The State of Crypto & Thoughts on Investing

The damnedest thing about investing in crypto, and I suppose any market, is that nobody knows what the hell is going to happen next. When I wrote this post Bitcoin was floating around $8,700. Now, editing it two days later, it’s down to $8,000. A week ago it hit $9,100. Not many people expected any of this. At the beginning of the year, when it wasn’t clear that we’d exited the bear market, many felt that a healthy expectation for EOY 2019 would be $8,000. That would have been reasonable yet here we are, beginning of June and we’ve already hit $9,000. Just a month ago the analysts were saying to expect massive resistance around $6,000 but when we got there we sliced through it like cooked fat. The market didn’t even hesitate.

What to Make of it

Don’t listen to people. Except for me. Listen to me long enough to realize that you shouldn’t listen to anybody, then stop listening to me. People, so called experts, claim that Bitcoin is going to retrace back to $6,000. Others say $10,000 is imminent. I’ve even heard a few that think new all time lows are on the horizon. It’s wild and it can give you a conniption if you pay too much attention to it.

More than the conniption, the problem is that when you start to take people seriously you are liable to make rash and regrettable decisions. I have no personal experience, every single investment decision I’ve ever made has been flawless, but I’ve heard that other people sometimes make mistakes. I get that. It’s easy to become convinced that something is going to happen. Maybe you’re watching a lot of YouTube commentators and you start to think that Bitcoin is going to $6,000. It makes sense. We’re overbought, the rise since April has been parabolic, no way the price can keep going up like this. So you sell and plan to rebuy later at a lower price. Increase your bags by 20%. Eight hours after you pull the trigger Bitcoin goes to $11,000 and you have to buy back in at $10,000. You just lost money on a sure thing by listening to people.

Learning this, learning how people influence me and my decisions, has been one of the most fascinating lessons to come out of investing.
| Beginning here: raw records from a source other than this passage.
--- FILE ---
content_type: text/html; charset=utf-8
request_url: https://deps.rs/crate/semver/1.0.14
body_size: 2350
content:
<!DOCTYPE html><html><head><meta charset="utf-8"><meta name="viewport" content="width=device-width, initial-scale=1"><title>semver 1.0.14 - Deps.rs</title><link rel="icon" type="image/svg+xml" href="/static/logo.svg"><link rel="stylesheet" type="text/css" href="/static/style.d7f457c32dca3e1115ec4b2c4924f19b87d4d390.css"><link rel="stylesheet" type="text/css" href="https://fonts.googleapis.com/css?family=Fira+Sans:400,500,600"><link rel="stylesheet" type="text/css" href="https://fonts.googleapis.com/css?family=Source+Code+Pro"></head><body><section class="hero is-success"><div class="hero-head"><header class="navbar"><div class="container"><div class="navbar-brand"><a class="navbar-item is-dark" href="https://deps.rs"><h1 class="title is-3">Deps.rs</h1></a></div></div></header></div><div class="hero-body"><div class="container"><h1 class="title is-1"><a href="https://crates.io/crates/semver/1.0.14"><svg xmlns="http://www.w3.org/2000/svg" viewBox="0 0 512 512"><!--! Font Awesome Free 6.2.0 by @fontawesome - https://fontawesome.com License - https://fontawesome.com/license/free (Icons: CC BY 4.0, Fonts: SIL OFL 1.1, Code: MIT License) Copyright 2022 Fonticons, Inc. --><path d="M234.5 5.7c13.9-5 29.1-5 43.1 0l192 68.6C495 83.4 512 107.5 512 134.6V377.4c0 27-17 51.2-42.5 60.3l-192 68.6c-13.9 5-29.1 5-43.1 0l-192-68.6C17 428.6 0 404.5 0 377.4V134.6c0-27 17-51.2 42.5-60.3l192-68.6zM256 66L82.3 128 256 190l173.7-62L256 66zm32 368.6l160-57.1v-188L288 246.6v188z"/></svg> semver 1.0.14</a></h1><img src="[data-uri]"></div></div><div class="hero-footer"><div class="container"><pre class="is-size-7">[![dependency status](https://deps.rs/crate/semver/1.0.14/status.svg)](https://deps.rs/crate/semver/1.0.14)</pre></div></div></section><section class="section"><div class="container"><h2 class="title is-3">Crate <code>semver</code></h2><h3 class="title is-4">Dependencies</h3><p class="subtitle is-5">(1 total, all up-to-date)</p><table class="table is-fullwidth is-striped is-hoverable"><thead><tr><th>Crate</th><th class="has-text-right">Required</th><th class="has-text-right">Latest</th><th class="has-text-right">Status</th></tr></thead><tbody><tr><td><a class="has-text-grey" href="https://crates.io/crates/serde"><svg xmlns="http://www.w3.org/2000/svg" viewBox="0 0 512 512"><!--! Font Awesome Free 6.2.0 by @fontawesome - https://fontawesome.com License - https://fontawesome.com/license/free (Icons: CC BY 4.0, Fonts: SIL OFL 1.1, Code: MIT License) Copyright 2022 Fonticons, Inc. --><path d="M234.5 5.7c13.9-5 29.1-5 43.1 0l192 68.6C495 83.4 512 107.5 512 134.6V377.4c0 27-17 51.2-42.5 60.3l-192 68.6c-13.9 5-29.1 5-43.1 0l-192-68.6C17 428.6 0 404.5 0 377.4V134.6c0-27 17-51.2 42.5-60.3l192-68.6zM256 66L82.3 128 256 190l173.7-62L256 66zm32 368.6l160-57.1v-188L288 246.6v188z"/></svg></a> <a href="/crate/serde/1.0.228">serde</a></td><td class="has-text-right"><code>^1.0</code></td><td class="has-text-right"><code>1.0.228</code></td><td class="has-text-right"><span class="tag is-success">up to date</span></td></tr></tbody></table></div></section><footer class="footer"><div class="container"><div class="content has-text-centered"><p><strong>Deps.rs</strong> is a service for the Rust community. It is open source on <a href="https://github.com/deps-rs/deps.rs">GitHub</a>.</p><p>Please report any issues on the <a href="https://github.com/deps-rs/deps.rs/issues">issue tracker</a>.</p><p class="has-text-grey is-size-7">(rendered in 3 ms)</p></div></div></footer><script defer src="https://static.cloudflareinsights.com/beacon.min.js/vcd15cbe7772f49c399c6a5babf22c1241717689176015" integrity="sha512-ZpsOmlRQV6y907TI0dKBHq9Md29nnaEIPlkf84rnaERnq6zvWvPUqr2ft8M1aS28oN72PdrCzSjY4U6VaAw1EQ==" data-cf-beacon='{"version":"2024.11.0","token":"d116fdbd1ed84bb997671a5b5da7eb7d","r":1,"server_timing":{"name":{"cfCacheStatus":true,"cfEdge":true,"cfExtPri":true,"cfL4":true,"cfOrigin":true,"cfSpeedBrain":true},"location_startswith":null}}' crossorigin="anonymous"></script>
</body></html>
It’s a simple understanding: nobody can predict where this thing is headed in the short term and if you take action because people say certain things, you tend to lose out. Yet the impulse to listen to others is not easily tamed.

The Exception

The exception I’ve found that has proven reliably useful are the guys calling macro trends. One to five year movements. A few months after the parabolic run to $20,000 I listened to Marc De Mesel who, when maybe 90% of the experts were calling for new highs, cautioned about a multi-year bear market. He was right. Now I listen to Bob Loukas who talks about the four year market cycles and where we could be headed in 2020 and 2021.

These instructions I find useful as they provide a framework for investing long term. That’s an important distinction too, investing versus trading. If you’re going to trade, then trade. But if your plan is to invest, for the love of all that’s holy, don’t fall into the trap of trading. There’s about a post a week on /r/cryptocurrency talking about some poor schmuck who thought he was investing, ended up trading, and lost it all. Don’t be that guy.

So that’s the crypto market and how I’m looking at it. We could go to $6,000 or we could hit $11,000 and neither would surprise me. Nobody freaking knows anything and Bitcoin makes a mockery of those calling for prices. Long term investing, however, doesn’t depend much on short term price action. Done right it’s a way to get some money from the market without having to predict prices perfectly. The Warren Buffet approach, he’s done alright I think.